Thursday, September 4, 2008


I have to admit that Sarah Palin gave an impressive performance last night when accepting the Republican nomination for the vice presidency. And that's not because I had low expectations (although after Rudy Giuliani's abysmally bad, ill-delivered, smirky talk, anything would have looked good). Rather it's because more so than any figure in the GOP, she seems to have captured the essence of Ronald Reagan.

In her speech, Palin compared herself to Harry S Truman. Bad comparison. And a bit creepy, considering how Truman ascended to the Oval Office. Others, including my fellow Rustbelt Intellectual Steve Conn, have compared her to Dan Quayle. But she was no deer in the headlights last night.

Palin can best be described as Reaganesque. She projected a sunny optimism, romantically evoked the "values" of small-town America, conveyed some of that aw shucks faux humility that made Reagan so charming, and positioned herself as a true, authentic Washington outsider.

But like Reagan, Palin put a cheerful face on a harsh right-wing agenda. Her mix of Christian conservatism, meddling family values politics (which ought to be softened by her own experience), anti-environmentalism, jingoism, and corporate coddling is a toxic brew which has brought us the mess that we're in. But like Reagan, she wraps them in the mantle of reform and common sense. In our system of personality-driven politics, this is no mean feat.

The Republican Party is devoid of new ideas. Palin offered nothing other than nostrums about change: the substance of her policy proposals (what few there were) sound like a reprise of the last eight years. Her criticism of Barack Obama was also devoid of detail. But if she can survive the rigors of the election, whether she is elected or not, she has a future in the Republican Party. And it scares me.

PS: My colleagues at the Edge of the American West have run a series of excellent posts on Palin and Alaska. And they are in a position to know.


davenoon said...

Hey, thanks for the EotAW props (this is davenoon here). Coming from Alaska, I would have found it hard to see Palin as Reaganesque until this week, but I think you've identified precisely what makes her so dangerous. And Palin -- like Reagan -- is genuinely uninterested in policy details, choosing instead to farm out most of those executive responsibilities to staffers and commission heads.

But unlike Reagan, she's also a petty and vicious character who takes offense when her views are challenged and -- as we see in the Monagan case as well as her mayoral experience in Wasilla -- is willing to use public office to settle personal scores.

I only hope we can wrap up the investigation before the election, and I hope the results are as damaging (and conclusive) as I suspect they should be...

MSS said...

I thought the emerging consensus was that she was Nixon.

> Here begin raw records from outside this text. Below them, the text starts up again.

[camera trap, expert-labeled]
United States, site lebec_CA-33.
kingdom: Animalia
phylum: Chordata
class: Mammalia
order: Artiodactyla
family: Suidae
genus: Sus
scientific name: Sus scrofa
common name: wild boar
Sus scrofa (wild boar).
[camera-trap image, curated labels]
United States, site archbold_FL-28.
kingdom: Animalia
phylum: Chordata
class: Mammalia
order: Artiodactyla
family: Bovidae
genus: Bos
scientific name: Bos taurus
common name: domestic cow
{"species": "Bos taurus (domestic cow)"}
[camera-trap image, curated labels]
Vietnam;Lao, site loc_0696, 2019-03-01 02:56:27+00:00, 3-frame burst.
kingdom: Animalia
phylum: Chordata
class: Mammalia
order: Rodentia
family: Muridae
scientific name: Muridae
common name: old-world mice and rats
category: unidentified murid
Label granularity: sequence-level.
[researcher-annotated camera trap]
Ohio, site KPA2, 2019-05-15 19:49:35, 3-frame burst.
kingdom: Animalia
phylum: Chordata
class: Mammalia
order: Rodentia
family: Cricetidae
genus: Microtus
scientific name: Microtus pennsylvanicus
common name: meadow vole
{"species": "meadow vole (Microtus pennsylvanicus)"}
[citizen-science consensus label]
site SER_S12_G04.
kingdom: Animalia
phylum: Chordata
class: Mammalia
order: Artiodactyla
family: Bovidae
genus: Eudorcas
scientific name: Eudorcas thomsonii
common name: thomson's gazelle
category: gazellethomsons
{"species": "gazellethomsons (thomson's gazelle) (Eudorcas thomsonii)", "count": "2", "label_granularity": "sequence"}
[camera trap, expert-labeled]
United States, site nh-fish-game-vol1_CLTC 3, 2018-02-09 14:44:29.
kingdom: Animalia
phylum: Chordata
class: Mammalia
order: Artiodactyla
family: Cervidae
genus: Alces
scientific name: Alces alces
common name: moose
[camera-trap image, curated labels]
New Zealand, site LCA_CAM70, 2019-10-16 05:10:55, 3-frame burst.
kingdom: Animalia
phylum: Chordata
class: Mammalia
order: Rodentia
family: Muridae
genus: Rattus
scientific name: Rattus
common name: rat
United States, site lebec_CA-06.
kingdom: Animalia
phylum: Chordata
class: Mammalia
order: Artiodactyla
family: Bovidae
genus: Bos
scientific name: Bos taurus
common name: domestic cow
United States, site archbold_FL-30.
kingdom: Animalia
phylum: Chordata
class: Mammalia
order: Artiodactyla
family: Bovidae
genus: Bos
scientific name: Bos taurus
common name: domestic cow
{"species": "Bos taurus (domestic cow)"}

But if she is both Nixon and Reagan, then it is only more accurate to say she has a future in the Republican Party. And to be scared.

Tom S said...

Great comments both. In her speech, Palin sang the praises of small-town politics, but in my historical research and in my on the ground experience, local politics are often petty and vindictive (and the stories of Palin's days in Wasilla certainly suggest that pettiness and vindictiveness are a crucial part of her political biography). She has a future and I can just hope that it's not a national one.